(Data Opens)

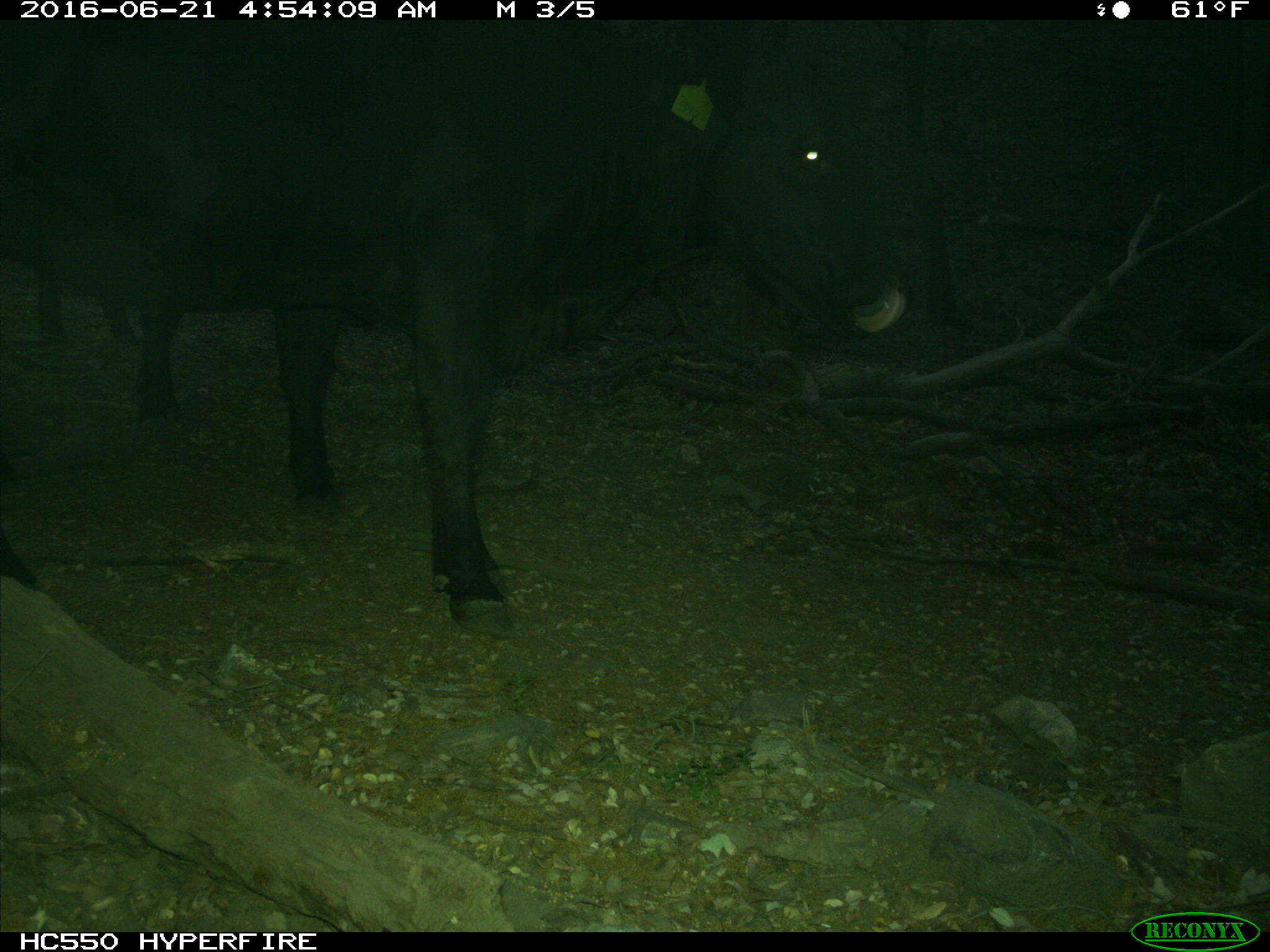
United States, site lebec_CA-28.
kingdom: Animalia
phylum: Chordata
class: Mammalia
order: Artiodactyla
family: Bovidae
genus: Bos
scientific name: Bos taurus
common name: domestic cow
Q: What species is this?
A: Bos taurus (domestic cow).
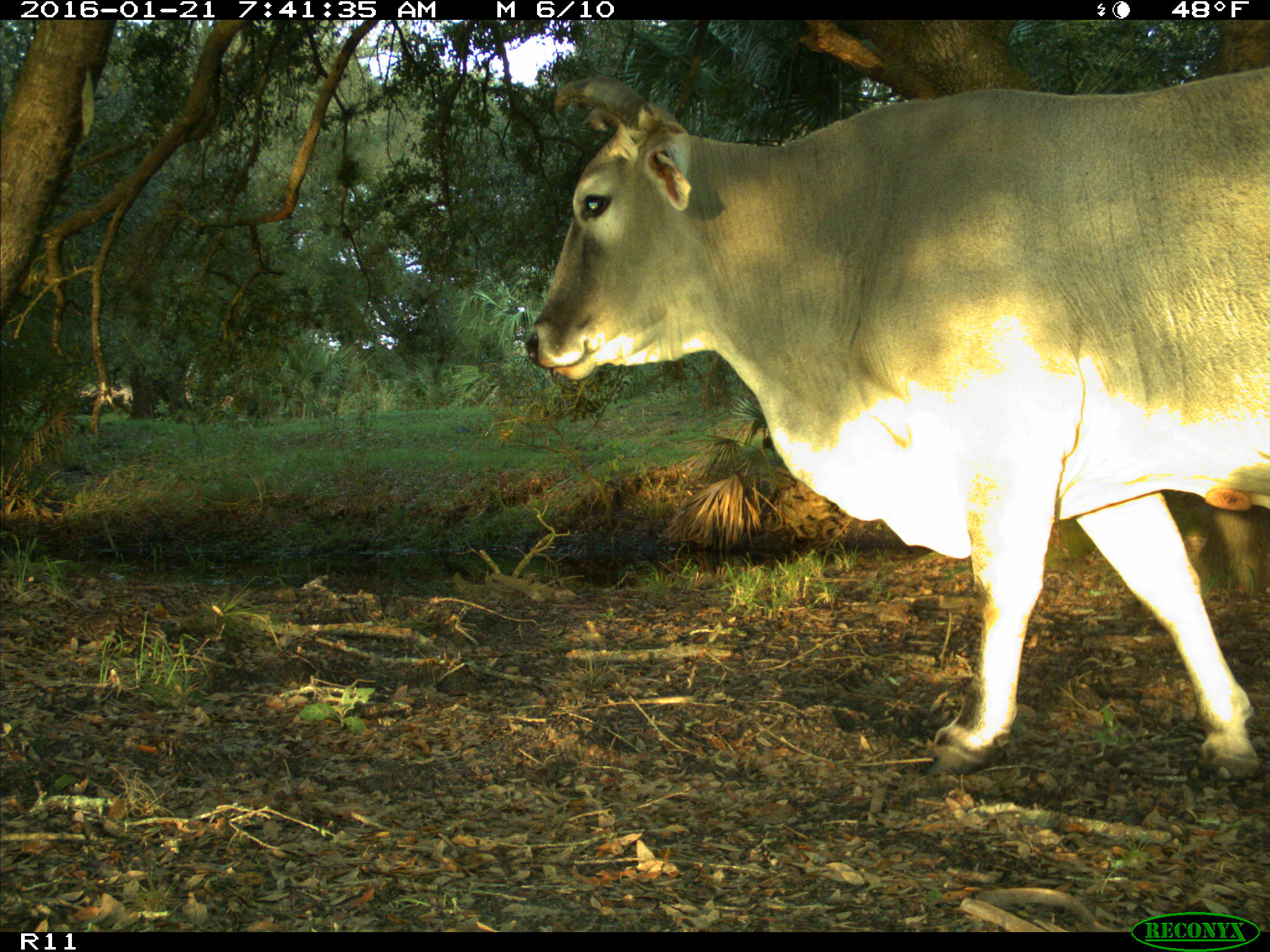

(Data Closes)

Without the pictures, return the entries exactly as they appear.

United States, site lebec_CA-28.
kingdom: Animalia
phylum: Chordata
class: Mammalia
order: Artiodactyla
family: Bovidae
genus: Bos
scientific name: Bos taurus
common name: domestic cow
Q: What species is this?
A: Bos taurus (domestic cow).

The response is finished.